WORK TO COMPLETE:
Nothing but the lines from the one that contains "This photo illustrates" through the end of the listing should appear, set down exactly.

GIVEN ENTRIES:
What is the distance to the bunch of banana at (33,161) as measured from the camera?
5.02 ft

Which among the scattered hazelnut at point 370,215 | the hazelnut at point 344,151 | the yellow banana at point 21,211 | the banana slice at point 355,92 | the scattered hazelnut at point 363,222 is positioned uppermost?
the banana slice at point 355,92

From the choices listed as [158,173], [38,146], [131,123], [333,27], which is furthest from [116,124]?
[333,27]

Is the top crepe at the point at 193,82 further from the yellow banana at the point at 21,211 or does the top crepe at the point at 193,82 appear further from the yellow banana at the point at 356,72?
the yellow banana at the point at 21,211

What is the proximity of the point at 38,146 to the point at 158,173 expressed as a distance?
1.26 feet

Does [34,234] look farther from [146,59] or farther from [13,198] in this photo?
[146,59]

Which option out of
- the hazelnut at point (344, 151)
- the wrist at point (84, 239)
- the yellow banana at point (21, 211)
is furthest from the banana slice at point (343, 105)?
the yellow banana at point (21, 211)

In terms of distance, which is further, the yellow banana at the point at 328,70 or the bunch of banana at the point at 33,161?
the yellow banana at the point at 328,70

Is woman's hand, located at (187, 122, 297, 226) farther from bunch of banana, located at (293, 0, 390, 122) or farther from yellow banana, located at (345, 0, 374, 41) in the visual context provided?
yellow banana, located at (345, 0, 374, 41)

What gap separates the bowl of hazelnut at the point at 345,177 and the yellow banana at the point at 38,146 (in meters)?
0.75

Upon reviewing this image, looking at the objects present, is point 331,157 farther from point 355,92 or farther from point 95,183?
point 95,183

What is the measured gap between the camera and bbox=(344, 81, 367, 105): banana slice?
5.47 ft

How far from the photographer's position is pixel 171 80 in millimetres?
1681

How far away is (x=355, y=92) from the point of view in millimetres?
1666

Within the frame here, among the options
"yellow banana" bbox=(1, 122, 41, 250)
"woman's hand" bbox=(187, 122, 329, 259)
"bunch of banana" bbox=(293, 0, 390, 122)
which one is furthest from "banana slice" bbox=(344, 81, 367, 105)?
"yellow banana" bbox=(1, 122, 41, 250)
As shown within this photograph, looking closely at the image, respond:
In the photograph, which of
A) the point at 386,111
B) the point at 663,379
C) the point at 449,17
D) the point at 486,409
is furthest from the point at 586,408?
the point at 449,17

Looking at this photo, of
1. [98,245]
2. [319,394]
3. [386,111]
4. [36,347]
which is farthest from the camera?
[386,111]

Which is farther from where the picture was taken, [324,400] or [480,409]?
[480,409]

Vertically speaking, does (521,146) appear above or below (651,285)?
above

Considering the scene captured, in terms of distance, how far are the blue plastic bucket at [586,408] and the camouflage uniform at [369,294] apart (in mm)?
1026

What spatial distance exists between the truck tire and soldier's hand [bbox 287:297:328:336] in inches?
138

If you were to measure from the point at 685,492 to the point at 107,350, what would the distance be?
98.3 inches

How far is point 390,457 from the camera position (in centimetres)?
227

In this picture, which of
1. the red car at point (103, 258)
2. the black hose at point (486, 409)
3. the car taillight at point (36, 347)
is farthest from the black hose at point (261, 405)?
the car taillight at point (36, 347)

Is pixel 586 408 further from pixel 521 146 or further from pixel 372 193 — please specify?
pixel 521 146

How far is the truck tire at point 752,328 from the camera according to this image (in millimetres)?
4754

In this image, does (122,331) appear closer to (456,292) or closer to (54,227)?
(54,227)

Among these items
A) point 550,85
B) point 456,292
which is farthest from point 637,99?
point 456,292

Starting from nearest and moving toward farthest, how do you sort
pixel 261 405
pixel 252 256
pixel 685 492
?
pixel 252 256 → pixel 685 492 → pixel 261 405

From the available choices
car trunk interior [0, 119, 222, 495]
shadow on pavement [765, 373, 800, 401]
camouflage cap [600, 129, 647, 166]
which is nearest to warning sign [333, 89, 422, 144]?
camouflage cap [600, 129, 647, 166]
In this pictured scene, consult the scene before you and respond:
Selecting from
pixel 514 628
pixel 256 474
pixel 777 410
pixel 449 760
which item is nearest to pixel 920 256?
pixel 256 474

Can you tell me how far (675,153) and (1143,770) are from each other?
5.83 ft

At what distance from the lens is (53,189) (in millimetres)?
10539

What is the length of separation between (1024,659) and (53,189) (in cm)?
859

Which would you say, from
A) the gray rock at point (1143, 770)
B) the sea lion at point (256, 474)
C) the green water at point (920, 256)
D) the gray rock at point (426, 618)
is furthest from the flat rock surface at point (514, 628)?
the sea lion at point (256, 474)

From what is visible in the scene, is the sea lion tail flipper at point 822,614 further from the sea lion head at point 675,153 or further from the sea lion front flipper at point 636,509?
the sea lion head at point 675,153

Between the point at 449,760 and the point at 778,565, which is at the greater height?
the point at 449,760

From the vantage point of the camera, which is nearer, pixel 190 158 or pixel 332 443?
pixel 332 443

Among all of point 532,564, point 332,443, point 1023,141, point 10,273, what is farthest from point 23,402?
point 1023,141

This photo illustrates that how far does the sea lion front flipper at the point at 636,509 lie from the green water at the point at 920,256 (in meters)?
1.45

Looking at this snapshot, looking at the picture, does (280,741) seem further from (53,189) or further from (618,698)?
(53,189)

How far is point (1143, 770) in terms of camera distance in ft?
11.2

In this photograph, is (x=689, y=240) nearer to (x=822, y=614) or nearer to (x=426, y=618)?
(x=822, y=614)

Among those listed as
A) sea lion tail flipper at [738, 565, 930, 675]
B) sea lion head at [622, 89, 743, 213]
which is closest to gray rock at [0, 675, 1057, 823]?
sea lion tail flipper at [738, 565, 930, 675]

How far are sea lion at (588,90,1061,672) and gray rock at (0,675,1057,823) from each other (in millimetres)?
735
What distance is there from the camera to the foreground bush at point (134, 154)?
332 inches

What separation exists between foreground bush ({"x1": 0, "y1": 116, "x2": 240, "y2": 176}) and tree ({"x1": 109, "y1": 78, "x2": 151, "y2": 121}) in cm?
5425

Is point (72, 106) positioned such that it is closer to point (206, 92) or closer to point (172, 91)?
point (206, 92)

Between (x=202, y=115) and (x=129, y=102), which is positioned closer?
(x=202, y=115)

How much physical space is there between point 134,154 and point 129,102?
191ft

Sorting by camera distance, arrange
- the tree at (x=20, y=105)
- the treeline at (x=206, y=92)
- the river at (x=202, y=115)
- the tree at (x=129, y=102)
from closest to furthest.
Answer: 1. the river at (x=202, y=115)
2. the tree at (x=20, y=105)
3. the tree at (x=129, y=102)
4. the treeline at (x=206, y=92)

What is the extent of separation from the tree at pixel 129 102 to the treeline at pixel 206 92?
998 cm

COMPLETE OUTPUT:
This photo illustrates that how far does the sea lion front flipper at the point at 636,509 lie from the green water at the point at 920,256 (in meters)?
1.45

Looking at this snapshot, looking at the picture, does (280,741) seem further from (53,189) or further from (618,698)?
(53,189)

How far is point (1143, 770) in terms of camera distance in ft?
11.2

In this photograph, is (x=689, y=240) nearer to (x=822, y=614) or nearer to (x=426, y=618)?
(x=822, y=614)

Among those listed as
A) sea lion tail flipper at [738, 565, 930, 675]
B) sea lion head at [622, 89, 743, 213]
which is closest to gray rock at [0, 675, 1057, 823]?
sea lion tail flipper at [738, 565, 930, 675]

How far are sea lion at (588,90,1061,672) and gray rock at (0,675,1057,823) from each other (in millimetres)?
735
What distance is there from the camera to the foreground bush at point (134, 154)?
332 inches

What separation exists between foreground bush ({"x1": 0, "y1": 116, "x2": 240, "y2": 176}) and tree ({"x1": 109, "y1": 78, "x2": 151, "y2": 121}) in cm?
5425

Is point (72, 106) positioned such that it is closer to point (206, 92) or closer to point (172, 91)?
point (206, 92)

Between (x=202, y=115) and (x=129, y=102), which is positioned closer?
(x=202, y=115)

How much physical space is there between point 134,154 and point 129,102?
191ft

Sorting by camera distance, arrange
- the tree at (x=20, y=105)
- the treeline at (x=206, y=92)
- the river at (x=202, y=115)
- the tree at (x=129, y=102)
from closest to furthest.
Answer: 1. the river at (x=202, y=115)
2. the tree at (x=20, y=105)
3. the tree at (x=129, y=102)
4. the treeline at (x=206, y=92)

What is the extent of separation from the tree at pixel 129 102 to the treeline at pixel 206 92?
998 cm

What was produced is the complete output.